Sala's parents start searching for a groom and get a reference for Natesan. Sala and her family meet Natesan's family in a function. Sala is surprised to see so many people living as a joint family together, and she is very much impressed and agrees for the wedding. Natesan and Sala get married. Sala loves being accompanied by all the relatives in Natesan's home. When Sala and Natesan go on a honeymoon, Sala purchases gifts for everyone in the family. All the family members are also impressed upon seeing Sala.

Natesan feels sad that he does not get private time to spend with his wife as they are always surrounded by relatives. Now, he gets promoted as Executive Engineer and is transferred to a hill station named Attakatti, near Pollachi. Natesan feels happy as he believes that this will provide him time to spend with Sala. Although Sala feels sad leaving all her relatives, she also goes with Natesan to the hill station.

Over there in the hill station, Sala feels lonely and gets bored, and she longs for the life that she had in Karaikudi. Their house is located in a remote place with no friends and neighbours. Natesan also gets busy with work and has very little time to spend with his wife. Slowly, Sala gets psychologically disturbed due to loneliness, and she behaves as if the house is filled with so many people. Also, she breaks the fan, lights, etc. purposefully in their home so that the nearby electrician, Karuppu, can come to fix them, and at least she gets a chance to speak to someone.

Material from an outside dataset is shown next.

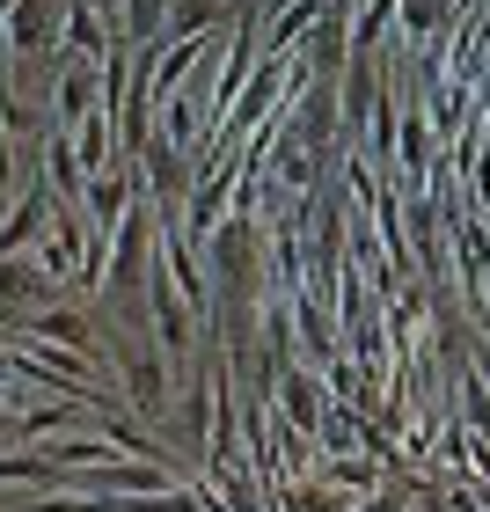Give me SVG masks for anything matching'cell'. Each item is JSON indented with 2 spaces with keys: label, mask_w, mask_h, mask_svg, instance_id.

She also starts recording all the sounds around her such as birds chirping, etc. and listens to the recordings when alone. One day, she records a neighbour's child's laughter sound following which the child faints. Sala is scared, but the child is saved. Dr. Ramalingam sees Sala and understands that she is suffering from a disorder and warns Natesan, but he does not take it seriously. One day, Sala consumes too much of sleeping pills to come out of her depression, but Natesan spots her lying in bed and rushes her to the hospital. Sala is saved. Ramalingam explains the disorder to Natesan and mentions that the best cure for her would be to lead a happy life surrounded by relatives. Natesan agrees and moves back to Karaikudi. The movie ends showing Natesan and Sala leading a happy life again.

== Production ==
Kamalinee Mukherjee was initially signed on as the lead actress but was replaced by Sneha.

== Soundtrack ==
The music was composed by Vidyasagar. The audio was launched on 9 December 2007. The song "Kandum Kaanamal" was later reused by Vidyasagar as "Dhooram Kavala" for Telugu film Aakasamantha (Telugu version of Abhiyum Naanum).

| Song title | Singers | Lyricist |
| "Kandaen Kandaen" | Karthik, Shweta Mohan | Yugabharathi |
| "Soll Soll" | Balaram |
| "Kandum Kanamal" | Sadhana Sargam |
| "Medhuva Medhuva" | Karthik, Harini | Kabilan |
| "Iru Vizhiyo" | Saindhavi, Vineeth Srinivasan | Jayantha |
| "Nenjathilae" | Shreya Ghoshal, Jairam Balasubramanian | Yugabharathi |

== Release and reception ==
Pirivom Santhippom was released on 15 January 2008, during Pongal, alongside other releases like Bheemaa, Pazhani, Kaalai, Vaazhthugal and Pidichirukku. Sify wrote, "The film has been well crafted by Palaniappan, his story line is just an episode in a newly married girl's life but the way he has worked his screenplay around it is what makes the film click. The film is for a matured audience who will appreciate the wonderful economy of expression and deliberate silence at times and the crisp day-to-day life dialogues in the film". Nandhu Sundaram of Rediff.com wrote, "Pirivom Sandippom is an epic of non-eventual proportions. In other words, nothing ever happens in the movie". Anamika of Kalki praised the acting of actors, music, cinematography, story but panned the film's slow pace and noted Palaniappan, whose screenplay is like a clear stream till the first half sags after the interval and felt if Sneha's problem was revealed after the interval and knots gets unravelled beautifully it would have been an unforgettable film.

== Accolades ==
Sneha was nominated in the Filmfare Award for Best Actress – Tamil, and won the Tamil Nadu State Film Award for Best Actress.